TASK REQUIREMENTS
Your output should be exactly the lines from the one containing "60 Grams Muffin Classic Brown" through the final line of the following data, please, with no pictures.

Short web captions
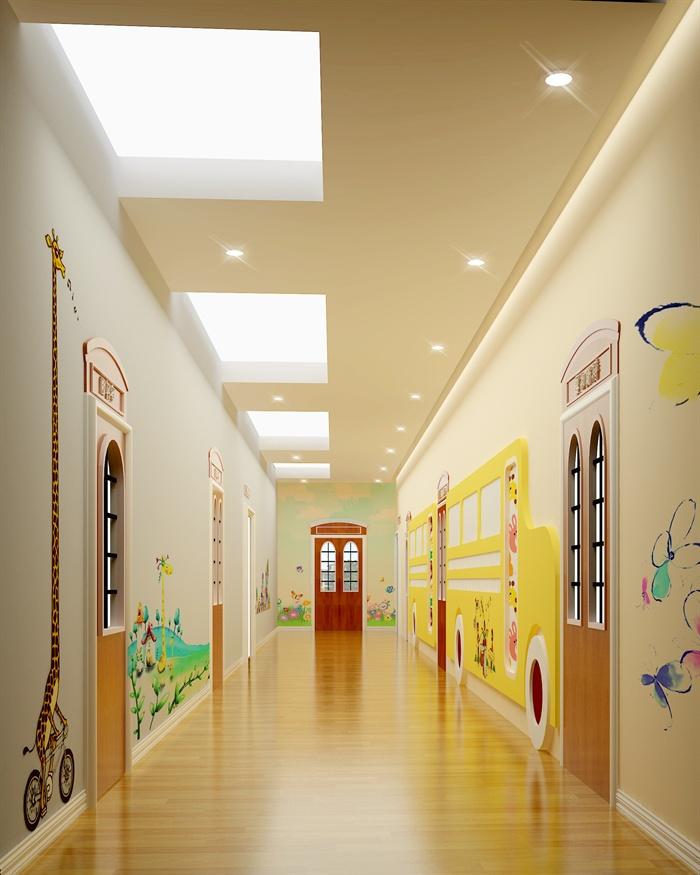 现代风格幼儿园教室室内设计su模型(含效果图)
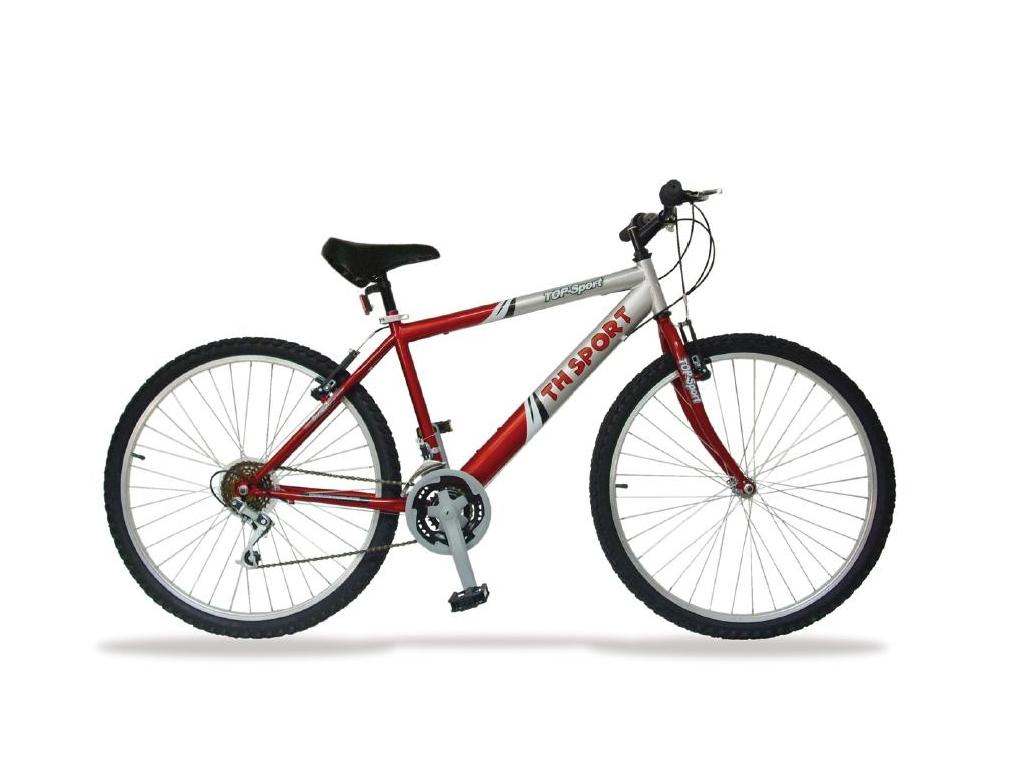 Ποδήλατο 26 ιντσών με 18 ταχύτητες σε Κόκκινο/Ασημί χρώμα, Sogo BIC-26SEO - SOGO αυτοκίνητο  μηχανή  ποδήλατο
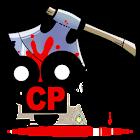 Pena Capital icon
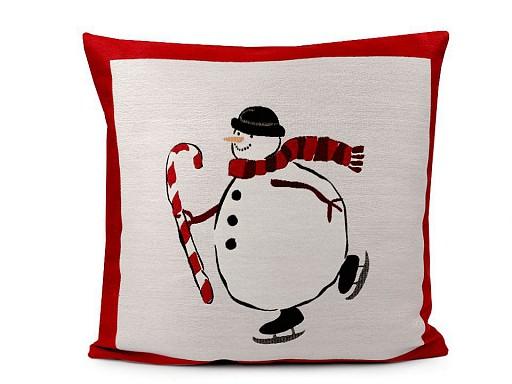 Vianočná obliečka na vankúš 45x45 cm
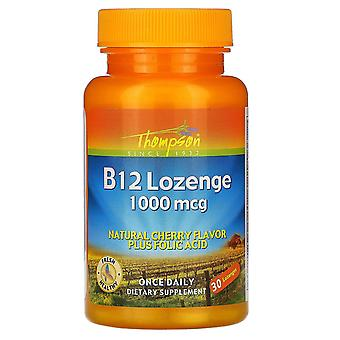 Thompson, B12 Lozenge, Natural Cherry Flavor, 1000 mcg, 30 Lozenges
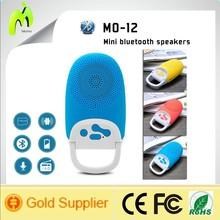 Bluetooth Handsfree speaker Mini FM Radio music mp3 player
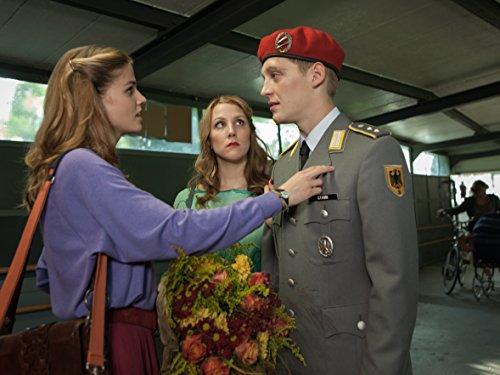 Deutschland 83 - Season 2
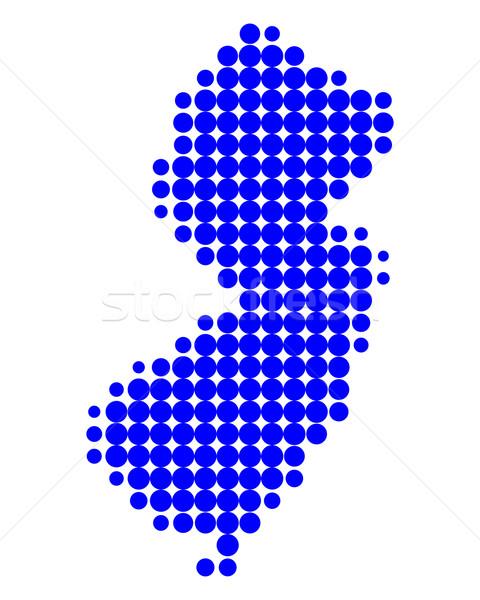карта Нью-Джерси синий шаблон Америки круга Сток-фото © rbiedermann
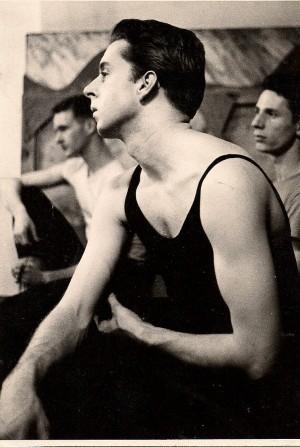 Leddick ballet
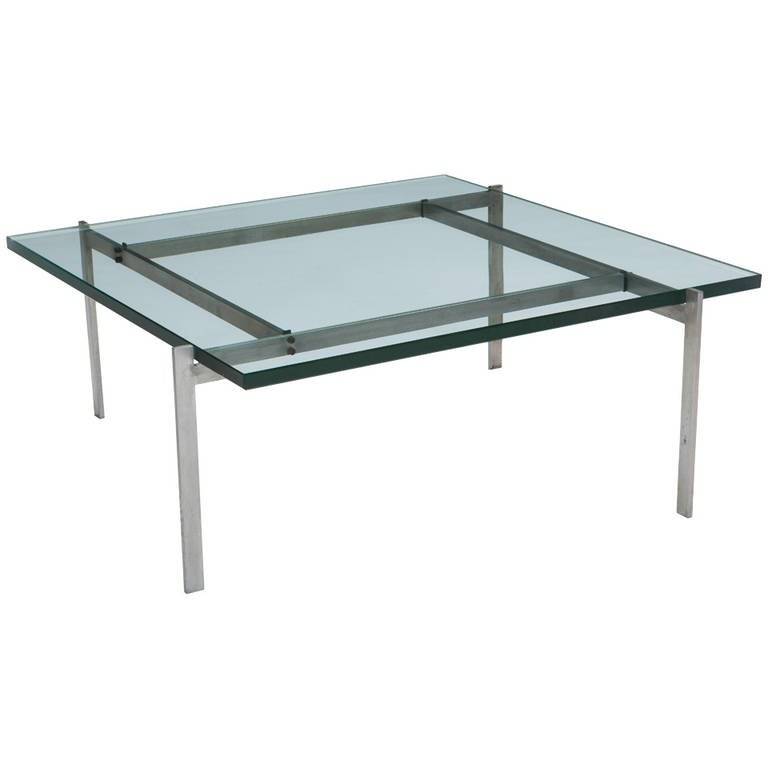 Coffee Table by Poul Kjaerholm PK 61, E. Kold Christensen, Denmark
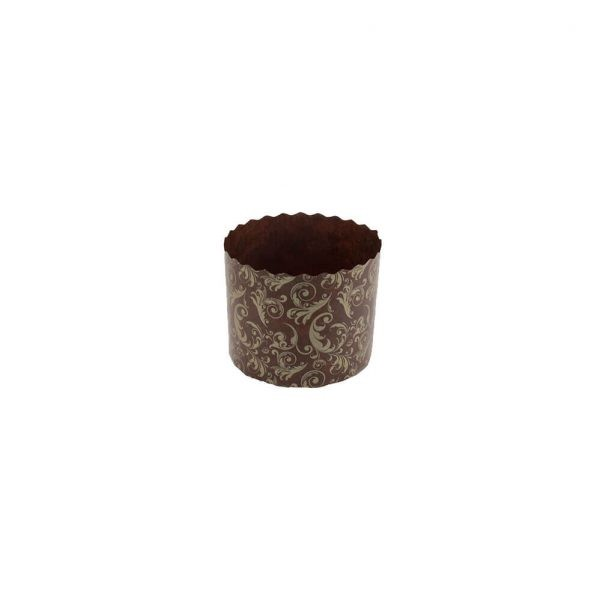 60 Grams Muffin Classic Brown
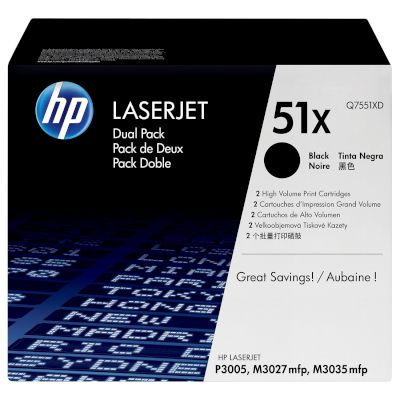 Toner HP 51X Black Dual pack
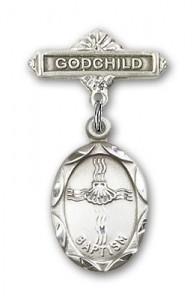 Baby Pin with Baptism Charm and Godchild Badge Pin [BLBP0048]
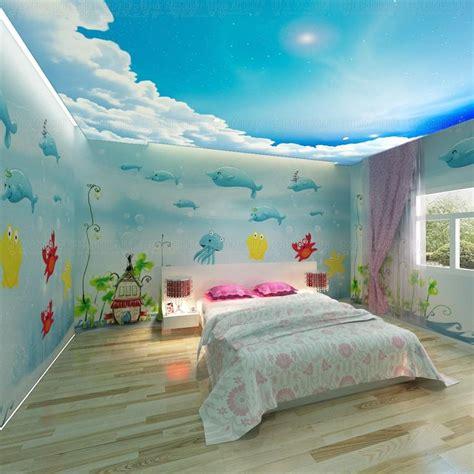 shipping  wallpaper dolphin cartoon child real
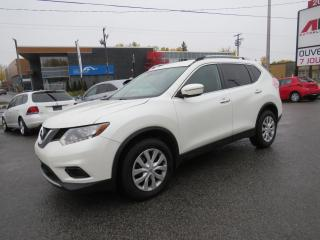 Used 2015 Nissan Rogue CAGE ARRIÈRE AUTO CAMERA A/C BLUETOOTH CRUISE for sale in St-Eustache, QC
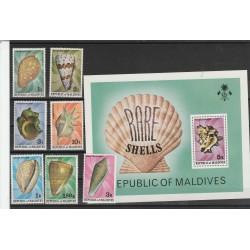 MALDIVES 1978 FAUNA  CONCHIGLIE  7 VAL + BF MNH MF54226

WRITTEN REPLY
 60 Grams Muffin Classic Brown
 Toner HP 51X Black Dual pack
 Baby Pin with Baptism Charm and Godchild Badge Pin [BLBP0048]
 shipping  wallpaper dolphin cartoon child real
 Used 2015 Nissan Rogue CAGE ARRIÈRE AUTO CAMERA A/C BLUETOOTH CRUISE for sale in St-Eustache, QC
 MALDIVES 1978 FAUNA  CONCHIGLIE  7 VAL + BF MNH MF54226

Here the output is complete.